Having just ready this brief article [LINK] about a new web site called ClimateWizard.org, I was skeptical of its usefulness. Essentially, this is a web application that just makes reasonably nice map representations of some climate model runs (from the last IPCC report) guided by user input. The input is limited to what geographic region to map, which admittedly is the only way most people think to look at these kinds of simulations. The user can choose the USA and zoom in on specific states, or can choose "global" and choose individual countries and territories. Not everything seems to work (e.g., Guam doesn't show any data), but most of the buttons I clicked generated maps. The user also gets to choose a specific month, or annual average, and can plot the average or change in surface temperature or precipitation either for the past 50 years, the projections at 2050, or (for the USA) projections for 2100. As of writing this, the choices also including picking one of three models or the model average. It is unclear what exactly is being plotted for the past 50 years, the documentation indicates it is a combined observational data set, but there are two curves in a small timeseries plot that are not obviously explained(figure). All in all, it is a fun little application, though not the grandiose life-altering tool that the news article seems to suggest.
Now, a little criticism to go along with the overview. There are definitely really good things about this application, including using Google Maps as the underlying mapping framework. This is nice because it works well, looks good, and people know how to deal with it. That is a definite win. There are some limited download options, too, which is good so that people (especially students??) can just grab the image and put it into a document. They can also get the data in GIS format, which is good for some small set of people who know what to do with that. It would be nice to expand that to include some other common data formats, like HDF or netCDF. Of course, that would be mostly helpful to more experienced users, which gets to another point. This application, as a framework for quickly looking at data and downloading a small subset of it, seems like it could be really useful for all kinds of people, from policy makers to serious scientists, and back to students (and grad students) and teachers (and college profs). In its current state, it's a toy though. The limitation to these three models is curious, since the data from 20+ models should be readily available, and the limitation to surface temperature and precipitation are arbitrary. Yes, that is what most people will be interested in, but having an advanced tab and then having a lot more variables would be great. For example, maybe a high school or college student is doing a report on climate feedbacks, and wants to see how cloud fraction changes in the models. It's a trivial thing to add to this app, but its absence means the student will have to rely on secondhand information or be much more industrious. My other criticism is that the color choices for the contour maps are not that good. It's the standard blue-to-green-to-yellow-to-red rainbow. It works reasonably well for surface temperature and less well for precipitation. The real problem is that they apply it to the changes, which for most places are small making them light yellow or greenish. It's especially apparent in the precipitation, where it is often difficult to even discern the sign of the change.
Okay, one more important criticism. These global models do a poor job in representing regional climate, and there is little evidence that they accurately predict changes in regional climate to the level that this application implies.
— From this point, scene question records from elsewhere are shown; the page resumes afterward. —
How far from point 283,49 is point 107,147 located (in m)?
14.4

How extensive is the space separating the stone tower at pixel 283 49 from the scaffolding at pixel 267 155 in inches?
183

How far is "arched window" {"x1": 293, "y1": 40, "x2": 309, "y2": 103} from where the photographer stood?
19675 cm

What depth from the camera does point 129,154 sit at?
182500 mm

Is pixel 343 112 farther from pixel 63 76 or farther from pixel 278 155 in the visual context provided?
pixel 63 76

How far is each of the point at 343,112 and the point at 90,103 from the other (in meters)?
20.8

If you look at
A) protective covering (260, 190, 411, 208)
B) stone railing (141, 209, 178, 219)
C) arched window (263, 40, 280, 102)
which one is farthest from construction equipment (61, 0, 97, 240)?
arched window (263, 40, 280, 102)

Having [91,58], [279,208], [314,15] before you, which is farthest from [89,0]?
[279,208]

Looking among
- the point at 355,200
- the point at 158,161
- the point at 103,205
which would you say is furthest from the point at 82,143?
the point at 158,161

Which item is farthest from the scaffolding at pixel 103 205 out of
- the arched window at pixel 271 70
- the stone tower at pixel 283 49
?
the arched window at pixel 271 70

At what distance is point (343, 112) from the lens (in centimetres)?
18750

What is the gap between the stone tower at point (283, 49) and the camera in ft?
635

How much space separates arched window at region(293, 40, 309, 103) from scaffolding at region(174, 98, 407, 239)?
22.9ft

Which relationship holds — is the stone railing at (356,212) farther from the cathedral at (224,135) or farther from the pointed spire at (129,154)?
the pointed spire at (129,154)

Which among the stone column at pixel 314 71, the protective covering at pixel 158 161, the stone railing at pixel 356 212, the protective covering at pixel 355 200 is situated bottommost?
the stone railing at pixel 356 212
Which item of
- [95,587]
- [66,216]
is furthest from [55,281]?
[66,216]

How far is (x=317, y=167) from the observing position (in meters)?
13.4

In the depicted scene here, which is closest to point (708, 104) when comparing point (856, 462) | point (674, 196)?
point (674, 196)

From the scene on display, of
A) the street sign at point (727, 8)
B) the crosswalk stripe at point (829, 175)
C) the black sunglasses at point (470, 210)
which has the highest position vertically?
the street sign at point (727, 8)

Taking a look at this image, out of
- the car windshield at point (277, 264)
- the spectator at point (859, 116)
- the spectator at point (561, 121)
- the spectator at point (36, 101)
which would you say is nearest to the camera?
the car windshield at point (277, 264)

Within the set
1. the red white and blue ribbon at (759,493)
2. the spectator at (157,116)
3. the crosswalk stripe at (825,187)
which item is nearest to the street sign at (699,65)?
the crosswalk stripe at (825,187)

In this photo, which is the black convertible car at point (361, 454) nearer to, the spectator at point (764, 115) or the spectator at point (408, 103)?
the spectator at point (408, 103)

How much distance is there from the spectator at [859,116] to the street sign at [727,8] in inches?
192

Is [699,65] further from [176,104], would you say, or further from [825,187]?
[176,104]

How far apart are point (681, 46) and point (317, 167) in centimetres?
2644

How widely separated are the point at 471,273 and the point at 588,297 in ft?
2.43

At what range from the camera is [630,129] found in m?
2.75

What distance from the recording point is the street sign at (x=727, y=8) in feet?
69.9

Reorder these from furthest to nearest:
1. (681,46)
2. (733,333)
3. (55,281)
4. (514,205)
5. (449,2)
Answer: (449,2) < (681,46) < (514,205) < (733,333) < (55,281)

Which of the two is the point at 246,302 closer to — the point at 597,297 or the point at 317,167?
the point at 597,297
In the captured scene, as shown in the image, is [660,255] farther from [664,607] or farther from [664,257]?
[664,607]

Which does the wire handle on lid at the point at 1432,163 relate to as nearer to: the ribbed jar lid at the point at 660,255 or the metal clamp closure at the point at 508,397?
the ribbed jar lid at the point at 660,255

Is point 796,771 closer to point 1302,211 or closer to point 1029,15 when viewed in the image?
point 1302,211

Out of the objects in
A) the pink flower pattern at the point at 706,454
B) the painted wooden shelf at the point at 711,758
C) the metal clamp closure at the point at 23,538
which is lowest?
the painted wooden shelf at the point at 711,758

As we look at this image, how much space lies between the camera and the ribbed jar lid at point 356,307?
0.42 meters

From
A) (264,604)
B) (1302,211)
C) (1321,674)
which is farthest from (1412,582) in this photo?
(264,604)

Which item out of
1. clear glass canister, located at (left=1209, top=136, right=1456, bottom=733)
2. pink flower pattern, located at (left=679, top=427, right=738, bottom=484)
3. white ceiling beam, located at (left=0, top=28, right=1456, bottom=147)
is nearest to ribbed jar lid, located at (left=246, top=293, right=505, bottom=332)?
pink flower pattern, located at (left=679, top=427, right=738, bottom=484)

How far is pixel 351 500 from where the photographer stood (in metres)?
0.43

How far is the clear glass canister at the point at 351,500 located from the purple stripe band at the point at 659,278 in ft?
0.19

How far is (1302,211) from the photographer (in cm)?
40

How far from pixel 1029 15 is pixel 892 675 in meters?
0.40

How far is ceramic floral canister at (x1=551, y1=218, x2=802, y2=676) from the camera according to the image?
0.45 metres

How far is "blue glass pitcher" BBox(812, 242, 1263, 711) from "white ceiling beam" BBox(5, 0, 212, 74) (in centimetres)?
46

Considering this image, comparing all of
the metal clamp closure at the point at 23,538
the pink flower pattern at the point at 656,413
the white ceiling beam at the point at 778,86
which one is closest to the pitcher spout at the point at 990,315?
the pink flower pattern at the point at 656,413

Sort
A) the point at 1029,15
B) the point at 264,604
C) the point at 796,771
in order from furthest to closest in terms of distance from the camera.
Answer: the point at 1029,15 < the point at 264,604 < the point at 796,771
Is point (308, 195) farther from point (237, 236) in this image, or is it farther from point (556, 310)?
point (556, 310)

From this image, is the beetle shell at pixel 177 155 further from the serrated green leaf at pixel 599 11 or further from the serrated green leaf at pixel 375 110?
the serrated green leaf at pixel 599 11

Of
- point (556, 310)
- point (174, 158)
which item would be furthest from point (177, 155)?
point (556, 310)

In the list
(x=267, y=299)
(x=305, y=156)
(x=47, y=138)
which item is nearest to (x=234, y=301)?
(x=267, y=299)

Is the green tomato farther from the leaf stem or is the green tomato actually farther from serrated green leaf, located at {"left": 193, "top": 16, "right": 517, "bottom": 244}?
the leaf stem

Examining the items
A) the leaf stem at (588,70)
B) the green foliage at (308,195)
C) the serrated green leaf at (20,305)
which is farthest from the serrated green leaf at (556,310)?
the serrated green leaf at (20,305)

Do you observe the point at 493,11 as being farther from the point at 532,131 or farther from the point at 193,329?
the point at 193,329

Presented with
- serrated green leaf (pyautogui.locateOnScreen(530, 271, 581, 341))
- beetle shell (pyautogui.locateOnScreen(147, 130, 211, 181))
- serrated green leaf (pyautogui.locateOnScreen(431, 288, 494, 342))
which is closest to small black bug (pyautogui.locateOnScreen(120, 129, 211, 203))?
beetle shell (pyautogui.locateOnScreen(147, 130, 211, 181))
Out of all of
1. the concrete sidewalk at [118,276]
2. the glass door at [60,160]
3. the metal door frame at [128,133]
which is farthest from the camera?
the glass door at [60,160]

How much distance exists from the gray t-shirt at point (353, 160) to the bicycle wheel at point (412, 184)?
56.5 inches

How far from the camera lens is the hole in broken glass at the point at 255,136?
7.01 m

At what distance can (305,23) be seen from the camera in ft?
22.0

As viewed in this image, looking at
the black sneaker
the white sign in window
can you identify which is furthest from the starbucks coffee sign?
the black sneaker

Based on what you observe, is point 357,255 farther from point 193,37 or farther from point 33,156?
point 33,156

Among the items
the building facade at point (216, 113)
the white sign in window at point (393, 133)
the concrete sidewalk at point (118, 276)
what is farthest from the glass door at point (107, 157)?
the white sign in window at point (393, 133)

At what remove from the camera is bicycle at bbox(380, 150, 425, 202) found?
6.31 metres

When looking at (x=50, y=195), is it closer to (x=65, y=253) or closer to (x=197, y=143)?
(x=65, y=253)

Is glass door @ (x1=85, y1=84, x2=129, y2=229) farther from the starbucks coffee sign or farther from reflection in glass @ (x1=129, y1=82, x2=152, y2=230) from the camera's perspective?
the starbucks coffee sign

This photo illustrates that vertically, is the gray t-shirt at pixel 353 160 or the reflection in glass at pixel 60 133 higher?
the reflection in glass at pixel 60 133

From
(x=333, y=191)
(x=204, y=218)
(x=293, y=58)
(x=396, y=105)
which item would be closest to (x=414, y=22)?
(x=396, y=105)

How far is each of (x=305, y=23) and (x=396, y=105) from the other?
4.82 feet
You can, for example, zoom in on Haiti and see that the model average temperature change at 2050 is about 1C (except for some whitish points that don't make sense on the color scale). But these are about 15 grid points, which are not the native grid points from the model, which have fraction amounts of land and almost no representation of the topography of Haiti. What I'm saying is that you can't trust a few points from one (or three) models to give an accurate portrayal of climate change unless you can verify the fidelity of the models at those points using observations and have an understanding of the limitations of the modeling framework. Looking at the past 50 years is helpful to ascertain some sense of the models' ability in the region, but as mentioned above, it isn't even clear what is being plotted for that in the application. If the blue line is the models and the black line is the observations, then the correlation is generally pretty poor for Haiti, right, but the trend is pretty decent, it's just that the average of the models doesn't have much variability (unless it is the other way around, or if the blue line is one of the models instead of the ensemble... but these are not explained).
So, overall, I like ClimateWizard.org, but I think there is a lot of room for improvement, both for the present purposes and for future expansions to more serious data exploration.